METHODS
This retrospective cohort study was approved by the Institutional Review Board at Boston Children’s Hospital and included patients undergoing HSCT between January 2003 and June 2019. All patients who underwent allogeneic transplant at Boston Children’s Hospital in this time period (n=868) were identified through an HSCT program research database. Patients met inclusion criteria if they had a positive direct antiglobulin test and clinically significant hemolysis, defined by both a decrease in hemoglobin and evidence of at least one additional laboratory feature of hemolysis, including reticulocytosis, low haptoglobin, indirect hyperbilirubinemia, and/or elevated lactate dehydrogenase. The date of AIHA diagnosis was defined as the date on which the patient met these criteria. The study population included patients 0-25 years old who had AIHA following their first transplant. Patients who developed AIHA after a second transplant or who underwent autologous gene therapy were excluded.

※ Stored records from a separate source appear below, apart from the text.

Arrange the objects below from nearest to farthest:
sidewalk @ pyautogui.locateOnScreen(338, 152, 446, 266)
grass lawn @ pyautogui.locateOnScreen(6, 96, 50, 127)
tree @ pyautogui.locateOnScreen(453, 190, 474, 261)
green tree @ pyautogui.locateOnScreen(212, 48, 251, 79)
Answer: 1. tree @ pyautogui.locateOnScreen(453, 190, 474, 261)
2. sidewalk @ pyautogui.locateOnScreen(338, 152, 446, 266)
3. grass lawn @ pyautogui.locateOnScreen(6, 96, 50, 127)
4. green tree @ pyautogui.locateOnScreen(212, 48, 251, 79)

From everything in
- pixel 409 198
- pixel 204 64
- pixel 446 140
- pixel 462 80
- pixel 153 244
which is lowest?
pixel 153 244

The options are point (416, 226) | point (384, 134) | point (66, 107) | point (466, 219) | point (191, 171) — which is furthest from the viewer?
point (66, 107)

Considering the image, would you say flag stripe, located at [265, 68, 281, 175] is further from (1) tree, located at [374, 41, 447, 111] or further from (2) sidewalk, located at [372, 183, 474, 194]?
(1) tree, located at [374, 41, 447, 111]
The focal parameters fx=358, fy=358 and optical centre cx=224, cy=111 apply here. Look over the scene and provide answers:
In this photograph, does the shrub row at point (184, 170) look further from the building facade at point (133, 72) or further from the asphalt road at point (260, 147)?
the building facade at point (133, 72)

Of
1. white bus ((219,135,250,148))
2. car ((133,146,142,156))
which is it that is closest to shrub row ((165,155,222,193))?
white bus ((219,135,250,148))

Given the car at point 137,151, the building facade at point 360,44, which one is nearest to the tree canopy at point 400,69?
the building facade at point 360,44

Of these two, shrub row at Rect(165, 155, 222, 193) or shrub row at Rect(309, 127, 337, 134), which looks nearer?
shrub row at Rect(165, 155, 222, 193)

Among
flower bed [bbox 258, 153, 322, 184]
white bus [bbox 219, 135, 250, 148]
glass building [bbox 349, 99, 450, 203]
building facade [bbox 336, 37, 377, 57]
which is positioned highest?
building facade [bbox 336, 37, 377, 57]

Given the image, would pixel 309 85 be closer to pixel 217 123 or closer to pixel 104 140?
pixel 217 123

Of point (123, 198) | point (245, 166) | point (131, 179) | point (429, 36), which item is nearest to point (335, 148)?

Demographic features, clinical characteristics, laboratory data, transplant types, conditioning regimen, GVHD prophylaxis, and treatments were obtained by chart review. Neutrophil engraftment date was defined as the first of three consecutive days of absolute neutrophil count greater than 0.5 x 109/L.[12] Acute and chronic GVHD were staged using Center for International Blood & Marrow Transplant Research definitions.[13] Cytomegalovirus (CMV) and Epstein-Barr virus (EBV) infections were defined as a detectable blood CMV or EBV polymerase chain reaction (PCR) test on two consecutive tests. Laboratory response to AIHA treatment was defined as a complete response if hemoglobin increased to prior baseline with no evidence of hemolysis by labs while on AIHA treatment, and partial response if hemoglobin increased but evidence of ongoing hemolysis was present while on AIHA treatment.[2, 10, 14] Non-response was defined as any response not meeting complete or partial response. Remission was defined as complete remission if the patient had no evidence of hemolysis while off all treatment for AIHA, partial remission if there was no evidence of hemolysis but patient remained on treatment for AIHA, and not in remission if there was ongoing evidence of hemolysis.
After identification of the cases, controls were identified in a 2:1 ratio through the HSCT program research database and matched for age, recipient sex, and malignant versus non-malignant diagnosis (Supplemental Table S1).